### Exercise passage
SYRIZA is calling for a 'true democracy' that simultaneously gives rise to an image or a dream of how a polity could look once the State withers away.
All that we see or seem
Is but a dream within a dream.
— E. A. Poe1
In an interview that Alexis Tsipras gave to the journalist Stavros Theodorakis in June 2012, we hear Tsipras explaining SYRIZA’s manifesto and saying: ‘We are not with the State, We are with the Community’.2 I had to pause and replay this over and over. I was startled by the distinction Tsipras had made between the State and the Community.

### Exercise objective
Reproduce the passage on SYRIZA and the State word for word, from start to finish. The lines after this have nothing to do with the passage on SYRIZA and the State.

### Data extract
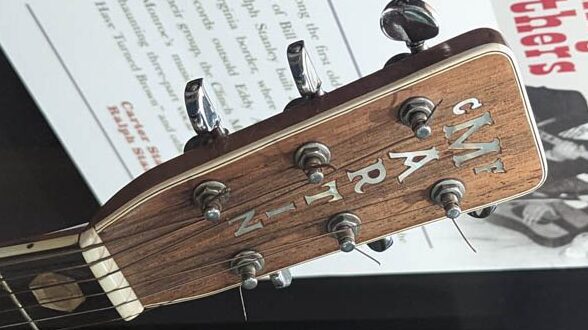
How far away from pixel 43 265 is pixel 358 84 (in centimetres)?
31

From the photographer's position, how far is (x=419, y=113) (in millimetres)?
685

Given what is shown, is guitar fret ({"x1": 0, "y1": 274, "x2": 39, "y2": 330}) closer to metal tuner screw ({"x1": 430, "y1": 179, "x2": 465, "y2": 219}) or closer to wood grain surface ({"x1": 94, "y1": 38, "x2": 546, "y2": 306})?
wood grain surface ({"x1": 94, "y1": 38, "x2": 546, "y2": 306})

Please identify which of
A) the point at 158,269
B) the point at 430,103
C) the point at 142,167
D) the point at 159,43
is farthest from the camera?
the point at 142,167

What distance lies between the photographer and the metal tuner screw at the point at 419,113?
684 mm

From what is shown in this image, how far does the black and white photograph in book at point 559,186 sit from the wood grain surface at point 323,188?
0.84ft

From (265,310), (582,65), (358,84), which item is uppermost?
(358,84)

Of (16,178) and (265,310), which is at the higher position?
(16,178)

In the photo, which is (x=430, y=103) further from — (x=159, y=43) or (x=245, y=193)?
(x=159, y=43)

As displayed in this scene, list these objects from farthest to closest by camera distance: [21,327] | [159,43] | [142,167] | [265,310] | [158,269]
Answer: [265,310], [142,167], [159,43], [21,327], [158,269]

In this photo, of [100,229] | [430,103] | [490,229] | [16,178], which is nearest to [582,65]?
[490,229]

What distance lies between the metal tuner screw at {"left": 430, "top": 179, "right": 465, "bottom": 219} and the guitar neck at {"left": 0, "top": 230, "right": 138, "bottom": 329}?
A: 25 centimetres

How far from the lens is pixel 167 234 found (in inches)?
30.5

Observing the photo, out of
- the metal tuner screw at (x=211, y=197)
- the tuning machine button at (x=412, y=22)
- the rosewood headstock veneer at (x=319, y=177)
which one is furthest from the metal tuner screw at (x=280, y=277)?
the tuning machine button at (x=412, y=22)

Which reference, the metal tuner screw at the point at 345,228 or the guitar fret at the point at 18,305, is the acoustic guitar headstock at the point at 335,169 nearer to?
the metal tuner screw at the point at 345,228
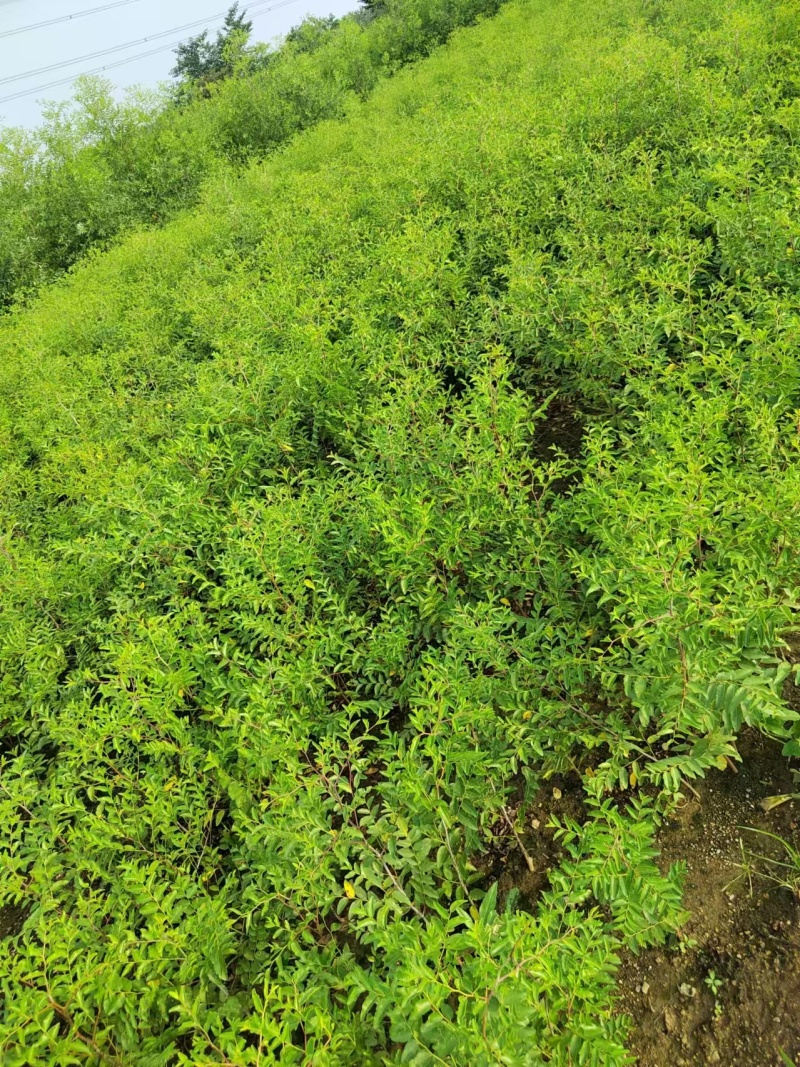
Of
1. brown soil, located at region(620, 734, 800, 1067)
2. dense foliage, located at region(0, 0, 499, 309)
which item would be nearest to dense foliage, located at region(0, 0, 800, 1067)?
brown soil, located at region(620, 734, 800, 1067)

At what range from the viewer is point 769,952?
1.61 meters

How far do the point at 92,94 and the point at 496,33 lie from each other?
1078 cm

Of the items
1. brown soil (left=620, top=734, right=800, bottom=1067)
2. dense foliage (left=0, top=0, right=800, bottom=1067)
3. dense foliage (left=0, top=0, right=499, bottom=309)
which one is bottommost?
brown soil (left=620, top=734, right=800, bottom=1067)

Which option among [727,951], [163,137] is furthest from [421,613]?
[163,137]

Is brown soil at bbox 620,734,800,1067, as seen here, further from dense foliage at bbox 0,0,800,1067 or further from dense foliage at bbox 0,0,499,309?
dense foliage at bbox 0,0,499,309

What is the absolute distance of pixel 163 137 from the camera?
577 inches

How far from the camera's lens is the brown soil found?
1.51 metres

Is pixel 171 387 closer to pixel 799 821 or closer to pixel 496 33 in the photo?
pixel 799 821

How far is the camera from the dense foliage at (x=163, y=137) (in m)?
13.8

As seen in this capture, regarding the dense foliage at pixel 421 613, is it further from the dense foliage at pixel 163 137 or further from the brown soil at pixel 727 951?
the dense foliage at pixel 163 137

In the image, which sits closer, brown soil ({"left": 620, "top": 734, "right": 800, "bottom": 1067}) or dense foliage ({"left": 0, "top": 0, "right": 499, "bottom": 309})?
brown soil ({"left": 620, "top": 734, "right": 800, "bottom": 1067})

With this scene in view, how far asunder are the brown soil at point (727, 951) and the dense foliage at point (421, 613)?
0.43 feet

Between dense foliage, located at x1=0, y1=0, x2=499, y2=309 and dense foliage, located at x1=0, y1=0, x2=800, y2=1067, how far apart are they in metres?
11.0

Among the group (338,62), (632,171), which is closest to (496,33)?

### Solution
SYRIZA is calling for a 'true democracy' that simultaneously gives rise to an image or a dream of how a polity could look once the State withers away.
All that we see or seem
Is but a dream within a dream.
— E. A. Poe1
In an interview that Alexis Tsipras gave to the journalist Stavros Theodorakis in June 2012, we hear Tsipras explaining SYRIZA’s manifesto and saying: ‘We are not with the State, We are with the Community’.2 I had to pause and replay this over and over. I was startled by the distinction Tsipras had made between the State and the Community.